Some time after my heart surgery, as evaluation after evaluation was performed on various systems of my body to determine late effect concerns, included a DEXA scan, a measurement for bone density and bone loss, one of the potential late side effects from both radiation and chemotherapies. Without getting lost in the weeds, results would diagnose me with osteopenia, simply, the little sister to osteoporosis. Osteopenia is a lowered bone density, where as osteoporosis is a full blown disorder. Osteoporosis is commonly thought of a something only women have to deal with. But just as with breast cancer, especially with late term side effects from treatments, osteo can impact men as well.

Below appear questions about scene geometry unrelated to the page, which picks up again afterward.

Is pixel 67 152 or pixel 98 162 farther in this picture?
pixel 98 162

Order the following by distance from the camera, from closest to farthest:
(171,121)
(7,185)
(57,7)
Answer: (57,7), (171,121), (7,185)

An MRI would confirm the effects of osteopenia, with the L1-L5 vertebrae showing facet joint arthritis, a wear-and-tear of those vertebrae, this was a late effect I would be dealing with. The most concerning comments made on the report, was the potential for an increased risk of bone fractures. I do not think of myself as clumsy, and following my heart surgery, and the reduction of my physical activity, especially anything with a risk of injury, was not really a concern to occur imminently.

And then last week…

I was sitting in my chair, reviewing some paperwork for college with one of my daughters, when I dropped my pen on the floor. I leaned over the arm of the chair to reach for the pen. I felt it. I heard it. If you have ever snapped a pencil between your fingers, that is exactly the sound, exactly the feel, that I experienced. I had cracked one of my ribs and instantly leaned back in my seat to relieve what I was hoping was just a cramp, soon realizing it was much more serious than that. One thing was certain, I knew what had just happened. This was not a simple crack like made with the knees when standing, or stretching the back, or cracking the knuckles. This was bad.

As I am prone to do, I process any crisis or trauma rationally. I do not understand how I can do this, I just do. But I reached out to my doctor, and the first concern is whether or not to do an x-ray to confirm it. With the amount of radiation that I was exposed to during my cancer treatments, he is always reluctant to expose me to any more radiation than necessary. To keep things in perspective without getting all nerdy, here is how this plays out for me. My medical history shows that I was exposed to 4,000 grays of ionized radiation in a period of 30 days. The maximum amount per year a person in the industrialized arena (a.k.a. work), is .05 grays per year. So, you can see the shit load of radiation I was exposed to, not just in one year, but covering so many lifetimes of exposure.

There are exceptions as to when I do not question exposure to more rads, and that is the concern that exists for lung cancer, as I have multiple spots on my lungs likely from my treatments. It is urgent that the moment any of these spots gain additional concern, response is quick before too late to do anything, and that requires a CT scan to do it, more radiation.

But in this case, while an x-ray will officially diagnose my rib being cracked, treatment for my rib, will just be care and rest. Therefore, both my doctor and I agreed, additional radiation from an x-ray was of no benefit to an increased shot of radiation. The important thing with this injury, my breathing was not impacted, so I was not worried about any injury to the lung. All I can do in the meantime, is “exercise” my lungs, to keep my rib cage expandable, which I do using a spirometer or singing around the house, anything to expand my lungs.

Of all the trauma my body has gone through, this is clearly one of the most frustrating, because I want to continue my “fitness” routine that I have been doing since my last heart surgery. My arms are fine. My legs are fine. But my rib is saying “hold my beer.” So, still no exercising.

One thing is certain, if I am that fragile now, that the simple act of leaning over something can cause a bone injury, clearly I need to be careful with any kind of fall, as already noted with the vertebrae in my back, my body is already compromised.